会議の内容は忘れたのに、 あの人のペンだけ覚えている

会議の内容は忘れたのに、 あの人のペンだけ覚えている
議題は進んでいる。あなたの中でも、別の議題が進んでいる。 会議室に入って、席につく。資料が配られて、誰かが話しはじめる。 その瞬間、あなたの視線は斜め前の人の手元に吸い込まれています。 (……あの人、いいペン使ってる) ここから先の10分間の議題、正直あんまり覚えていません。

会議室は、勝手に開催されている文具展示会

考えてみれば、会議というのは他人の筆記具を堂々とじっと見られる、数少ない場です。

街を歩きながら他人のペンケースを覗き込むことはできません。でも会議なら、みんな自分から机の上にペンを出してくれる。しかもキャップを外して、書いて、置いて、また持つ。全方向から見せてくれる。ありがたい話です。

そして観察は、放っておくとどんどん細かくなっていきます。

  • 全員が支給品の黒ボールペンの中に、一本だけ明らかに私物が混ざっている
  • 三色ボールペンなのに、赤しか使っていない人がいる
  • 罫線に対して、字が異様にまっすぐな人がいる
  • 修正テープをすぐ出せる人は、だいたい仕事ができる

議題は進んでいます。あなたの中でも、別の議題が進んでいます。

「そのペン、いいですね」が言えない

問題は、褒められないことです。

心の中では「あれは真鍮のやつだ、使い込んで色が変わってる」と正確に把握しているのに、口には出せない。初対面の相手に開口一番それを言うと、だいたい変わった人だと思われるからです。

なのであなたは、会議が終わるまで黙っています。エレベーターホールでも黙っています。

そして家に帰ってから、そのペンを検索します。

ついでにカートに入れます。

持ち主とペンが一致しない瞬間が、いちばん面白い

心が動くのは、予想が外れたときです。

いつも淡々と数字の話しかしない部長が、おもむろに万年筆を取り出す。パソコンしか触らなさそうな若手が、やたら渋い鉛筆を削って持ってきている。

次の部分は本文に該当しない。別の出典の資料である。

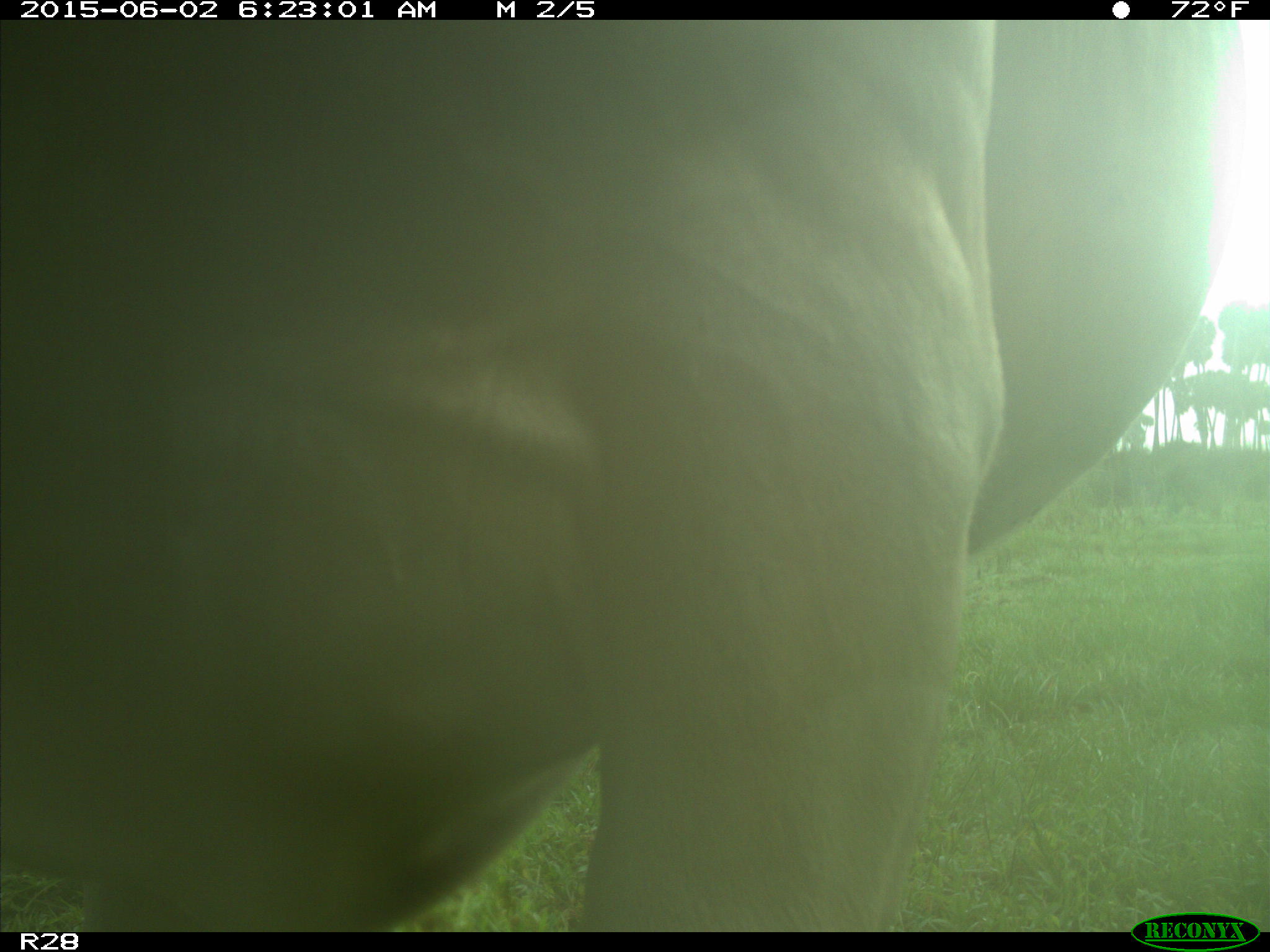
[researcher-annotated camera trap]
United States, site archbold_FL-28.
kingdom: Animalia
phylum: Chordata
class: Mammalia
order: Artiodactyla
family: Bovidae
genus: Bos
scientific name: Bos taurus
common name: domestic cow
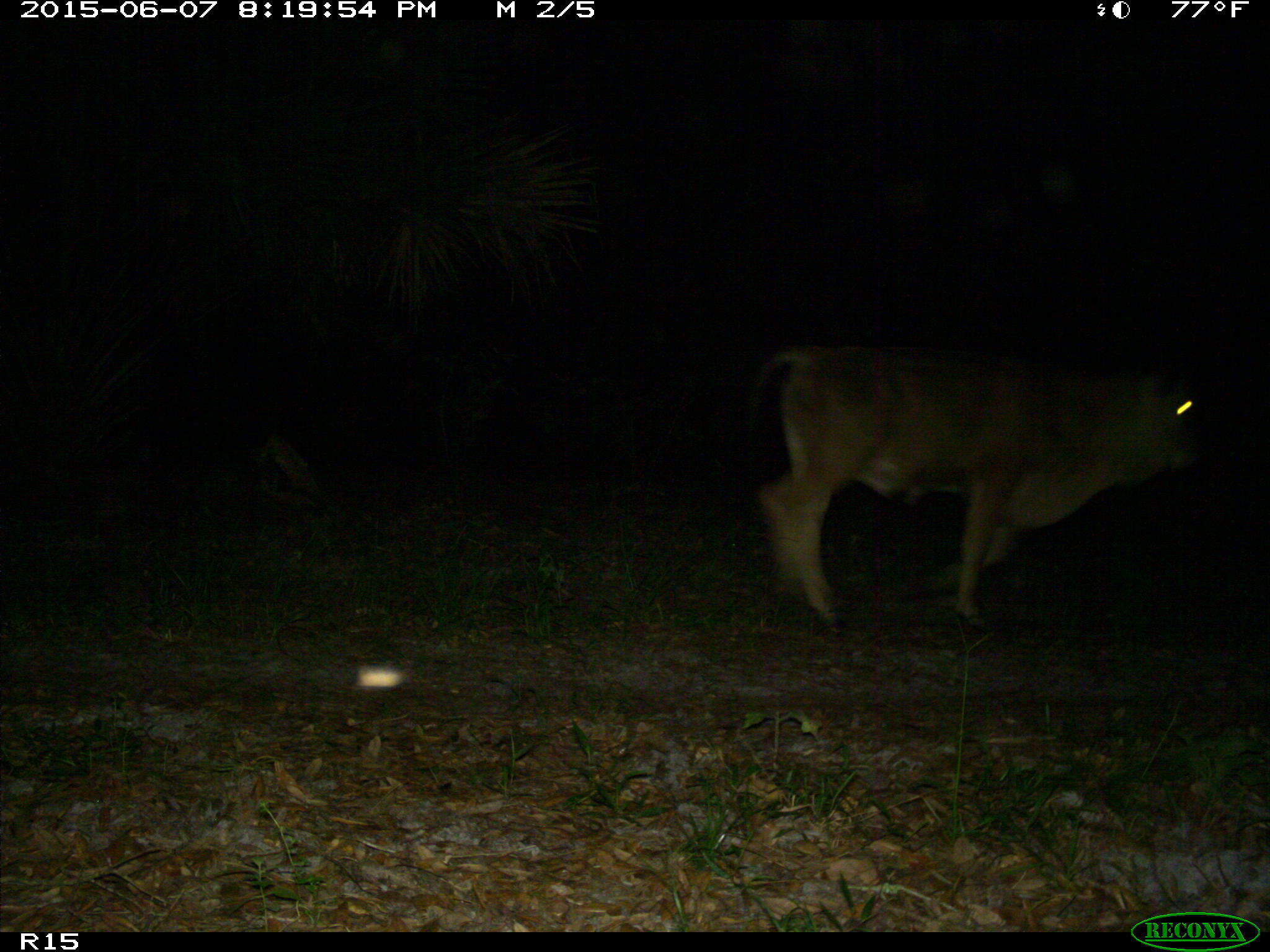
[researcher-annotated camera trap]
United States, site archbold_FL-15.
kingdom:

人は、ペンで一段深く見えます。話の中身より雄弁なこともある——というのはさすがに言い過ぎですが、言い過ぎでもない気がします。

たまに、見られる側になる

そしてごくたまに、こちらが聞かれる日が来ます。

「それ、何のペンですか?」

このとき文具好きは、全力で平静を装います。「あー、これですか」と一拍おいて、本当は30秒分しゃべりたいところを、なんとか15秒に圧縮する。

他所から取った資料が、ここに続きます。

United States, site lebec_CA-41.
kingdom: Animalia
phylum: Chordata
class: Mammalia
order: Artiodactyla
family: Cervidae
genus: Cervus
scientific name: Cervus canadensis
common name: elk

その日の会議でいちばんうまく話せたのが、その15秒だったりします。

で、ノートには何が残るのか

会議が終わって、手元のノートを見返す。議題のメモの端に、小さくこう書いてあります。

「〇〇さん:カヴェコ 真鍮」

会議の内容はだいぶ忘れているのに、あのペンのことは、なぜか一年後も覚えている。

よくはない。よくはないのですが、たぶん明日の会議でも、あなたはまた誰かの手元を見ます。